# MATERIAL SUPPLIED
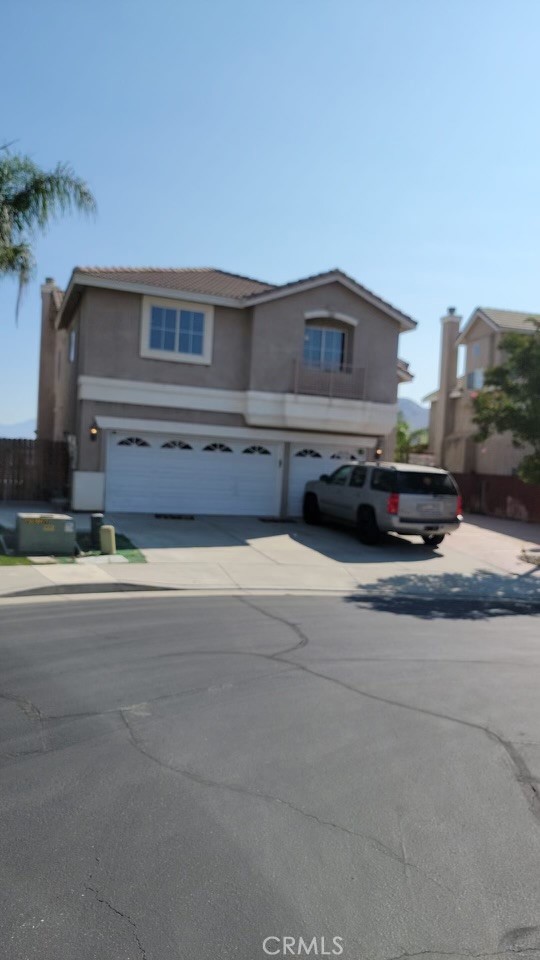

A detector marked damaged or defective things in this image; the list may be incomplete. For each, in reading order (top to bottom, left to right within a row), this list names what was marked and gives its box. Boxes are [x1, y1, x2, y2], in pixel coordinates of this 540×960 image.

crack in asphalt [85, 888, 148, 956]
==
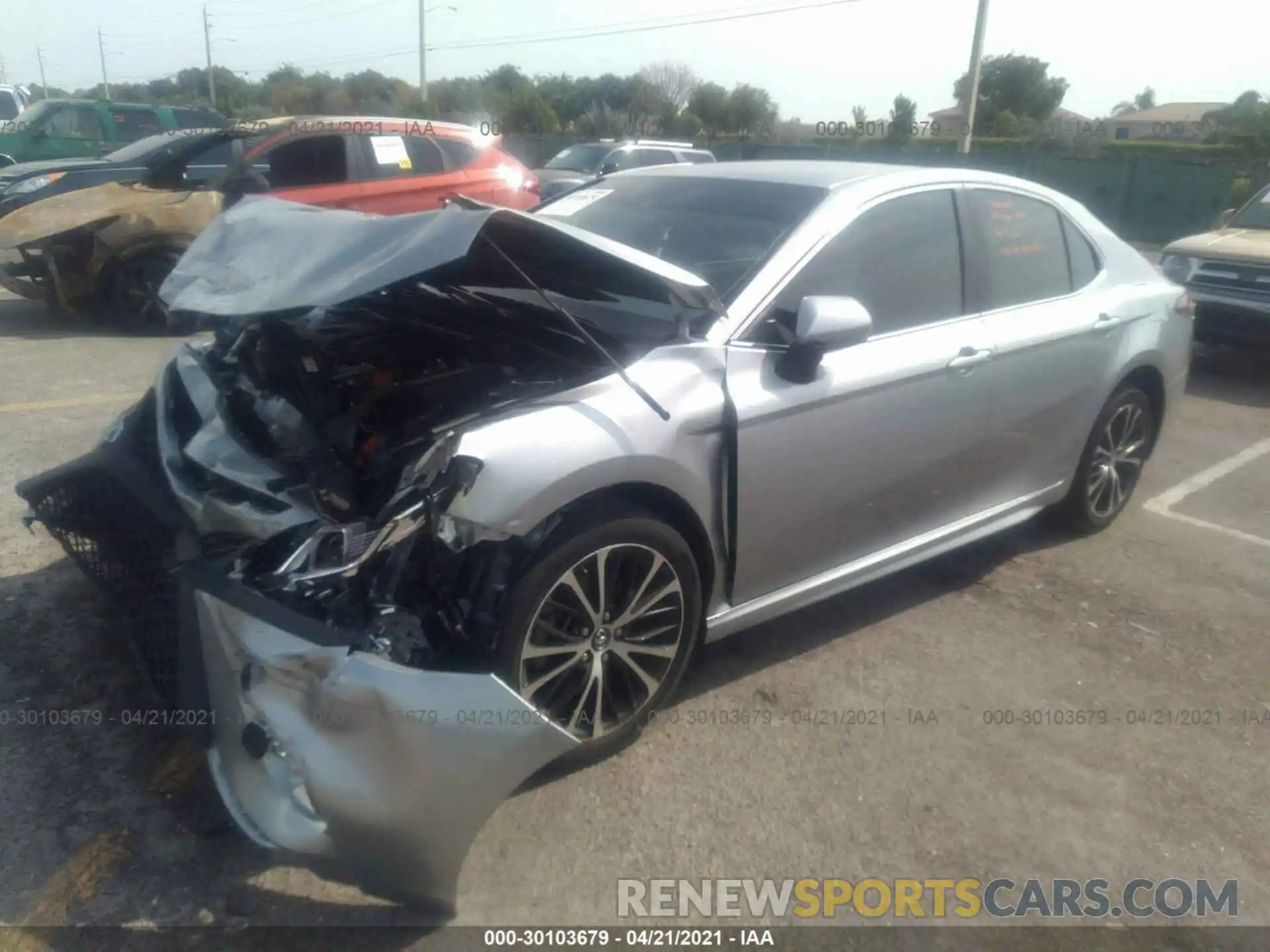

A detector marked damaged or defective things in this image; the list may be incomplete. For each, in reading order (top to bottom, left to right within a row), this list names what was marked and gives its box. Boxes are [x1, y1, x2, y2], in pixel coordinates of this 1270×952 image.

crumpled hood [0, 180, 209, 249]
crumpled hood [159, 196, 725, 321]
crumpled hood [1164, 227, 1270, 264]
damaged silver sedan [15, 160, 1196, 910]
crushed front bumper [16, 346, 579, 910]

# STATED PROBLEM
Arrange the records from the line containing "this 540×960 image." through the line containing "crack in asphalt [85, 888, 148, 956]", both included, as a Markdown table with the columns No. and Text. Skip blank lines.

# EXPECTED ANSWER
| No. | Text |
|---|---|
| 1 | A detector marked damaged or defective things in this image; the list may be incomplete. For each, in reading order (top to bottom, left to right within a row), this list names what was marked and gives its box. Boxes are [x1, y1, x2, y2], in pixel coordinates of this 540×960 image. |
| 2 | crack in asphalt [85, 888, 148, 956] |